▸ Your instructions: For the records below, output word for word the lines from the one with "Flamingo Tin Boxes : Assorted" up to and including the one with "Audi S6 Image 4_25_2013". No pictures.

──────── Exercise material ────────

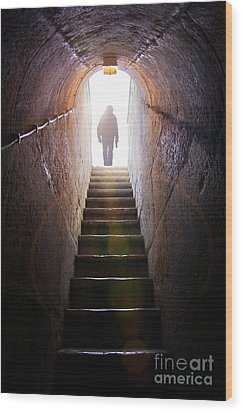 Dungeon Exit Wood Print by Carlos Caetano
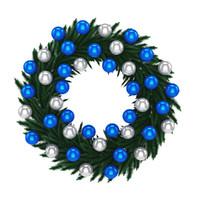 wreath christmas 3d model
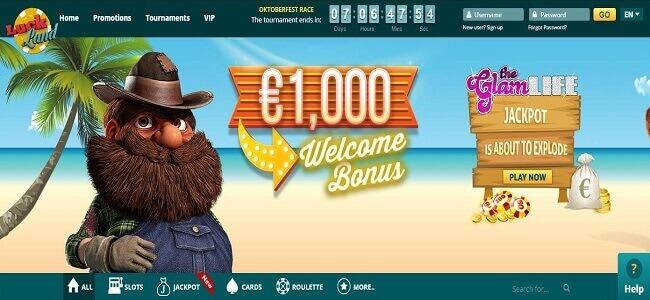 Paiements et options bancaires sur Luckland casino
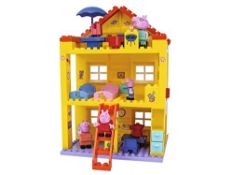 MISSING ONE FIGURINE Big Peppa Pig Peppas House Building Sets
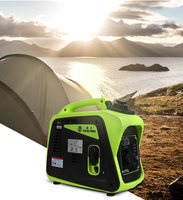 Small 1000w portable silent camping boating fishing external gasoline power inverter generator set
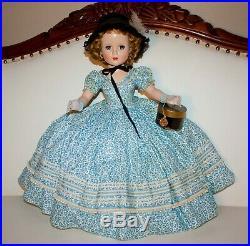 18 EXTREMELY RARE Vintage Madame Alexander Blue VARIATION Edwardian Glamour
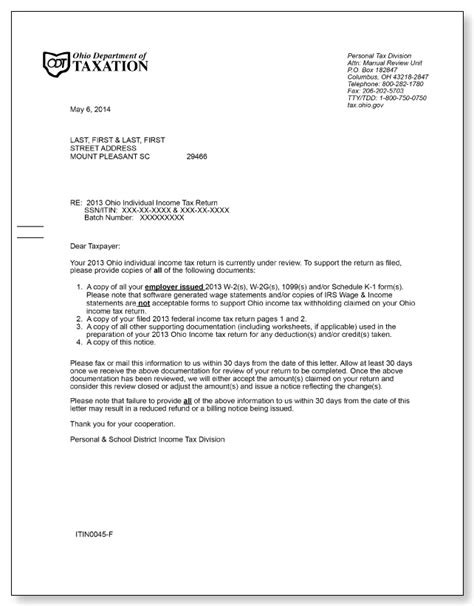 ohio department of taxation under review letter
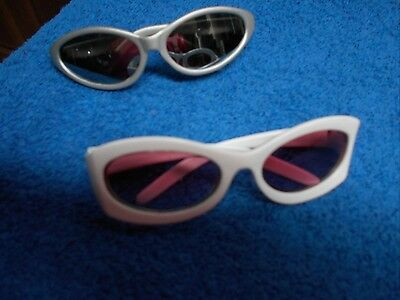 BUILD A BEAR 2 PR SUNGLASSES SILVER & WHITE WITH PINK LENS VGC CUTE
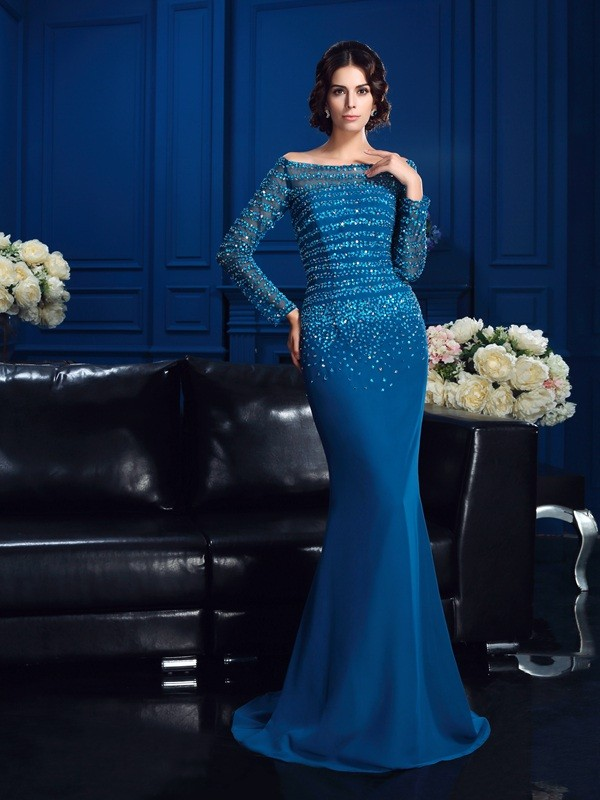Sheath Off-the-Shoulder Long Sleeves Long Chiffon Mother of the Bride Dresses With Beading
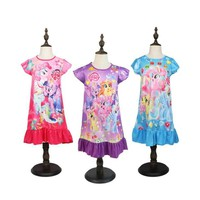 Cartoon Anime Fashion My Kids Girls Little Pony Cosplay Costumes Princess Dress Pajamas Baby Clothes Party Clothing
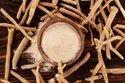 A D Food & Herbs Organic Ashwagandha / Withania Somnifera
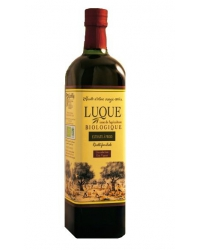 Huile d'Olive Luque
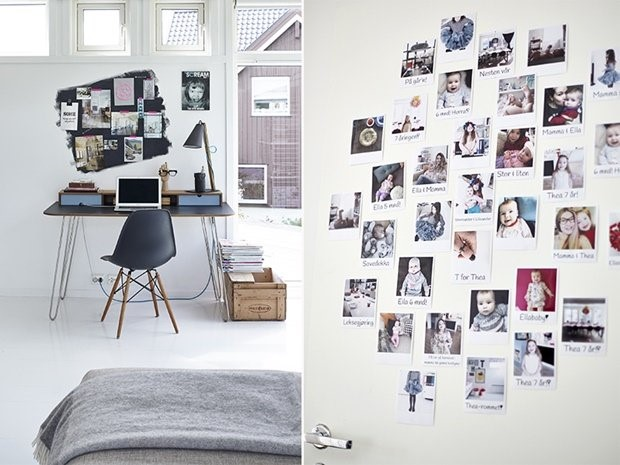 8 formas originales para decorar una pared forja hispalense - Ideas para decorar paredes con fotos ...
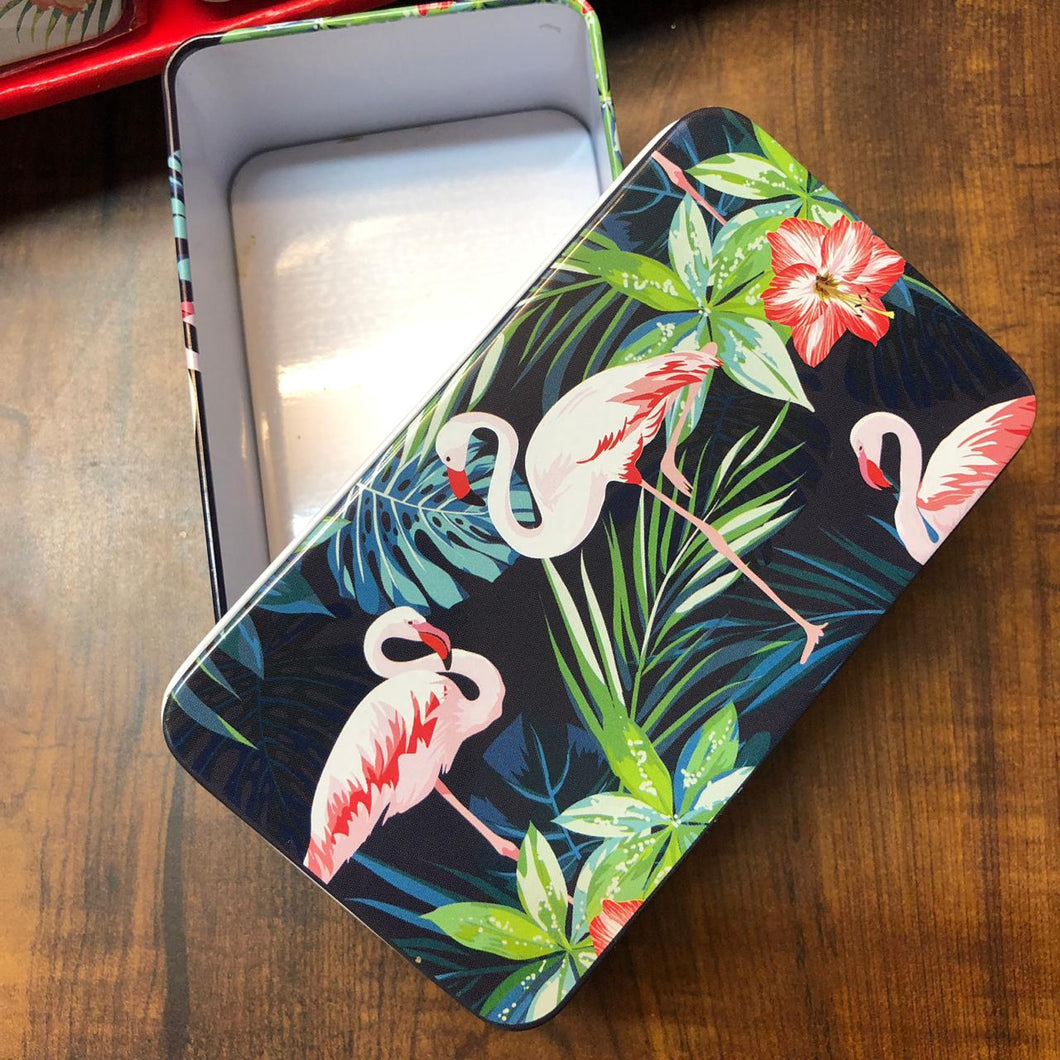 Flamingo Tin Boxes : Assorted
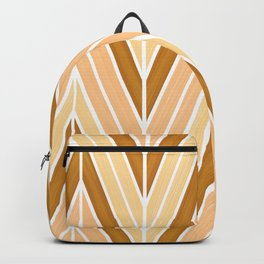 yellow chevron pattern Backpack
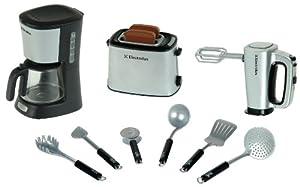 Theo Klein 9220 - Electrolux Set De Cocina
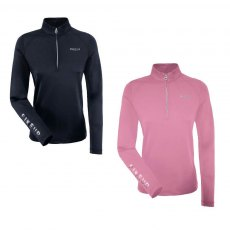 Pikeur Ladies Heila Long Sleeve Top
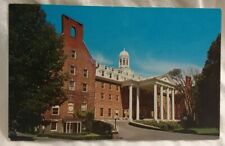 Treadway Otesaga Hotel Cooperstown NY Exterior View Advertising Postcard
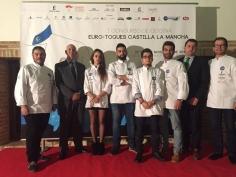 La Diputación apoya la gastronomía provincial en el concurso de Euro-Toques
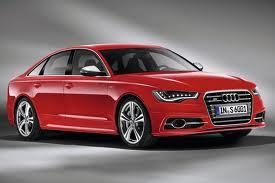 Audi S6 Image 4_25_2013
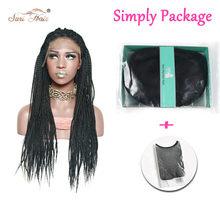 Сури волос микро бокс косички кружева спереди черный синтетический женский парик термостойкий парик для афроамериканцев 30 дюймов(Китай)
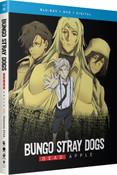 Bungo Stray Dogs DEAD APPLE Blu-ray/DVD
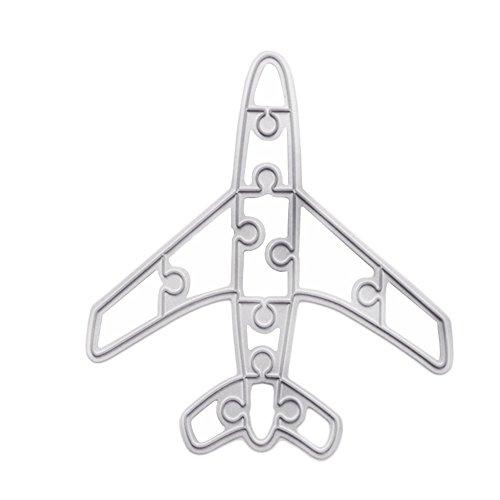 enipate Metall Formen Flugzeug Aircraft Puzzle für Karte Scrapbook Album Papier Craft Embossing Schablonen 11-teiliges (Fall Out Boy Album Vinyl)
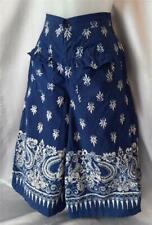 BOHO BLUE BATIK 1970s Vintage WIDE LEG Cotton CULOTTES PANTS - 24.5 inch waist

────────

▸ Solved exercise:
 Flamingo Tin Boxes : Assorted
 yellow chevron pattern Backpack
 Theo Klein 9220 - Electrolux Set De Cocina
 Pikeur Ladies Heila Long Sleeve Top
 Treadway Otesaga Hotel Cooperstown NY Exterior View Advertising Postcard
 La Diputación apoya la gastronomía provincial en el concurso de Euro-Toques
 Audi S6 Image 4_25_2013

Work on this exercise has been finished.